# Start of Reading text

Teaching Statement

Dan Steward
March 2017


There is an important trope in the world of online teaching. We distanced, digitized teachers often self-identify as "the guide on the side" rather than "the sage on the stage" (King 1993, Morrison 2014). This meme can appear trite, but it can also serve as a powerful pedagogical touchstone. I try to serve the learning of my students as a teacher/student who loves lifelong learning himself, a designer of virtual learning spaces that welcome students to take more control over their own educations, and a host of courses and cohorts exploring interesting sociological themes and literatures. But my overarching role is that of a guide, a guide through a field of tensions.

We face many tensions in the contemporary academy, both as teachers and students. Some of these reflect permanent tensions in the social world in which our academy is embedded (e.g., the tension between work and play). Other tensions arise from the public mission of (higher) education in a democratic society (e.g., the tension between the liberal arts and vocational training). My pedagogy navigates such tensions constructively, but let me begin with the tension between online learning and face-to-face education.

# End of Reading text
# Start of Source material

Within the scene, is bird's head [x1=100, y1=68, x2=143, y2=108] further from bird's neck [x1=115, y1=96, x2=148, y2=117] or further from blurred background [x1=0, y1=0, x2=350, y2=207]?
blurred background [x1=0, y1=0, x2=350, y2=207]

# End of Source material

Goals:
1. Summarize the teaching statement in two sentences.
2. Output the stretch of the teaching statement from "There is an" through "field of tensions.".
3. According to the teaching statement, what is one tension that arises from the public mission of education in a democratic society?
The listing comes from a separate source unrelated to the teaching statement.

Solution set:
1. The teaching statement observes that online teachers often identify as "the guide on the side" rather than "the sage on the stage," and it describes the author's overarching role as that of a guide through a field of tensions. It explains that some of these tensions reflect permanent tensions in the social world while others arise from the public mission of higher education in a democratic society, and it turns first to the tension between online learning and face-to-face education.

2.
There is an important trope in the world of online teaching. We distanced, digitized teachers often self-identify as "the guide on the side" rather than "the sage on the stage" (King 1993, Morrison 2014). This meme can appear trite, but it can also serve as a powerful pedagogical touchstone. I try to serve the learning of my students as a teacher/student who loves lifelong learning himself, a designer of virtual learning spaces that welcome students to take more control over their own educations, and a host of courses and cohorts exploring interesting sociological themes and literatures. But my overarching role is that of a guide, a guide through a field of tensions.

3. The tension between the liberal arts and vocational training.